Is it the case that the left abandoned its revolutionary spirit when it shifted away from the syndicalist vision of decentralized ownership, local virtue, and yes, the family (gasp!), in favor of a politics of consumption, growth, and a capitulation to the wage system? Christopher Lasch paints a convincing picture that this is in fact what happened in the early twentieth century.
Several chapters in Lasch’s The True and Only Heaven recount how state-centered socialist movements quickly overcame the working class tradition of syndicalism. As Lash argues, the state socialists quickly realized that the only way to win the class war was to fight for better wages rather than the democratized ownership of production, as the syndicalists stubbornly insisted. Marxists, state socialists and liberals all rejected the claim to widespread ownership and local responsibility on the grounds that it was pre-scientific. They denounced it as petty-bourgeois and worst of all, utopian rather than evolutionary. The iron laws of historical motion had been set in place and any attempt to undue or question this law was regarded as hopelessly romantic or nostalgic. Growth and progress were the name of the game.
The Marxists and statists went on to advocate for “a fair day’s wage for a fair day’s work,” with wage growth opportunities and better access to consumer goods soon becoming the hallmark of future progressive movements. The syndicalists, by marked contrast, attacked the entire notion of the wage system itself and resisted proletarianization in all its forms. They wanted to eliminate the distinction between capital and labor altogether. As such, artisans, yeoman farmers and other working class radicals look far more radical than their Marxists counterparts. Lasch provides a telling quote from Craig Calhoun’s The Question of Class Struggle: “the most potentially revolutionary claims were those which demanded that industrial capitalism be resisted in order to protect craft communities and traditional values” (210).
Lasch goes on to clarify what’s at stake in any historical recounting of syndicalist movement once it bumps up against the inexorable rhetoric of progress:
For those committed to the dogma of progress, the syndicalist sociology of virtue was deplorably regressive and “utopian,” and it found most of its adherents as they never tired of pointing out, in “backward” countries like France and Italy. They could not deny, however, that its adherents displayed an intensity or revolutionary conviction unmatched by any other social movement. Herein lay the scandal of syndicalism: it was retrograde but obviously revolutionary and therefore difficult for people on the left to dismiss. Its existence was particularly embarrassing to revolutionary socialists, because its radicalism made Marxism look tame by comparison and serve to reveal many points of agreement between Marxism and the “new liberalism” (335).

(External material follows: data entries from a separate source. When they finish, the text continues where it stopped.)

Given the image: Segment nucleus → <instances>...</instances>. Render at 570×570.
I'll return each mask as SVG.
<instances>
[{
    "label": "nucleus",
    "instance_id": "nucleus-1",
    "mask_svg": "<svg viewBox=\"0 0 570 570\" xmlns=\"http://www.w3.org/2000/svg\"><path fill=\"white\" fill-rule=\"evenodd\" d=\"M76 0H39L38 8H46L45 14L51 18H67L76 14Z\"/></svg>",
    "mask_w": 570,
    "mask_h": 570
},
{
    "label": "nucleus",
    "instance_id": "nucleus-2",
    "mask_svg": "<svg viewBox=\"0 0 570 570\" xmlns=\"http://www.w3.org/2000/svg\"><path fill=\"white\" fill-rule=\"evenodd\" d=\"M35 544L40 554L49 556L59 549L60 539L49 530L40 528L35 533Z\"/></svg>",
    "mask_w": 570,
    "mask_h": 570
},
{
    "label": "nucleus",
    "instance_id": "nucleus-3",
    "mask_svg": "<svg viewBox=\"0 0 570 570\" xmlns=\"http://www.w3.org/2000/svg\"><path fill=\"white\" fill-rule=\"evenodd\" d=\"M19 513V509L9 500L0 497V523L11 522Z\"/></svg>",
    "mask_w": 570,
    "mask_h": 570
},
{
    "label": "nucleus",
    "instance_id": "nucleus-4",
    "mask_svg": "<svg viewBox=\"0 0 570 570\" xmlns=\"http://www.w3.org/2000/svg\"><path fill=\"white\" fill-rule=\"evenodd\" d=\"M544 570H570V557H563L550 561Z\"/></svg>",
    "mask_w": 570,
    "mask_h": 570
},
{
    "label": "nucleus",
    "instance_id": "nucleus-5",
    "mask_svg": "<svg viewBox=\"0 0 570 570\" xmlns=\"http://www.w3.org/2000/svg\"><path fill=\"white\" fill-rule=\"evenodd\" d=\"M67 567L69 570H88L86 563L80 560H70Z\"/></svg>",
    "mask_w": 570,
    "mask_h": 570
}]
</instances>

Is Lasch correct? Did he give the Marxist social vision a fair hearing? With the benefit of 20 years of hindsight following the publication of The True and Only Heaven, it seems clear that Lash was onto something about “the narrowing of political debate” related to the wage system, consumption, and growth. In a telling footnote that appears more true today than ever before, Lash writes,
The growing acceptance of wage labor is only one indication of the narrowing of political debate in the twentieth century. Another indication is the narrowing of the kind of questions asked about work. In the nineteenth century, people asked whether the work was good for the worker. Today we ask whether the workers are satisfied with their jobs (208).
The only downside to Lasch’s reading is that he neglected the early Christian Socialist movement. Ludlow, Maurice, Kingsley, others, did not organize workers for the sake of greater profit sharing or rising wages; rather, they looked to control the enterprise from the bottom up. Like the syndicalist movement, the Christian Socialists rejected mechanical efficiency and centralization in favor of widespread ownership. This put them in the unfortunate position, in the eyes of critics like Sidney Webb, of having to place their trust in the working class along with their religious ideals. This also meant the much more difficult and painstaking task of working for a cultural as well as an economic revolution.